5 Secrets of Bonding With Your Father-in-Law

5 Secrets of Bonding With Your Father-in-Law

I'm smiling at the raw irony of me writing this piece. You see, I'm divorced, and here I sit crafting an article on how to best get along with your father-in-law, a man with whom I don't even have a relationship with anymore.

Odd you might say, but I thought a lot about it, and it actually makes sense. Though my marriage may have fizzled, the bond I had with my now ex-wife's father grew into something over time, dare I say, I actually miss. He was a good guy, and I think he felt the same about me.

The relationship came a long way from our first meeting when I was a 20 year-old college junior who had been chasing his 18 year-old daughter all over campus for the last two months. Sitting across from him at a nondescript Italian restaurant only 15 minutes after meeting him in my girlfriend's dorm room, I silently shook from nervousness.
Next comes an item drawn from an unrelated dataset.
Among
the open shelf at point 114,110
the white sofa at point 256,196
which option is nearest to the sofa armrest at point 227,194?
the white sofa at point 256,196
I liked her, so I didn't want to screw up.

Knowing that I was not the most talkative person around new folks, I tried to look the part of a legitimately trustworthy boyfriend. I wore a crisp white shirt, ironed jeans, a simple belt, and brown shoes. Nothing risky or offensive. Basically plain, ordinary and safe. Nothing that would set off an alarm and tell him to grab his daughter and run out of fear that I'd have her on the back of my Harley and covered in tattoos by semester's end.
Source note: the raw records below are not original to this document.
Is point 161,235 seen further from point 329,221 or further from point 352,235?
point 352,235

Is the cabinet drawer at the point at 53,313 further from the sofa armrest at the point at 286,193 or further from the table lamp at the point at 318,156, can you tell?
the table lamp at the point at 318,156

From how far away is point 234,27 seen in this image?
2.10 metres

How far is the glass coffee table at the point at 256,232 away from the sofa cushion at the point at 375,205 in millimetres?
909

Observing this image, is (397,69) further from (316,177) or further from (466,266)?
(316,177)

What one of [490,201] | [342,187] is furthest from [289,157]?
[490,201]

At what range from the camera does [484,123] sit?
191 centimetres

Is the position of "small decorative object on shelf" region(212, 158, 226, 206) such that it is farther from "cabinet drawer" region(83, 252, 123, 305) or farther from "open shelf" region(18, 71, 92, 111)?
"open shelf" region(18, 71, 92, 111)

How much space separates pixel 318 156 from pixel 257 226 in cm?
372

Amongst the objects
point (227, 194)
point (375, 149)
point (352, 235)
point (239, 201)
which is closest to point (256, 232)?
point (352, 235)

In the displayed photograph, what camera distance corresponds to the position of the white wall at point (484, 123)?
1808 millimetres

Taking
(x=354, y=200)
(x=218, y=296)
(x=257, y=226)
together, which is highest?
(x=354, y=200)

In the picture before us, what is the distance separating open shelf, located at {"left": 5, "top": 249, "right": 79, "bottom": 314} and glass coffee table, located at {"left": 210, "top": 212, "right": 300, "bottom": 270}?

Thankfully we had good conversation, and the evening went as well as a first time could...awkward but successful. My girlfriend later told me he was impressed, which made me feel good, so I smiled. Then she said, "It had nothing to do with what you said, idiot. He couldn't believe you didn't get any sauce on that bright white shirt."

After that day, many more came, each time the two of us doing the strange dance of suitor to father, with me eventually asking, some five years later, for his permission to marry his daughter. And it was on that day, following that conversation, that I realized something about marriage that I hadn't anticipated: you were committing to become a part of another family, not just dedicating yourself to one other person.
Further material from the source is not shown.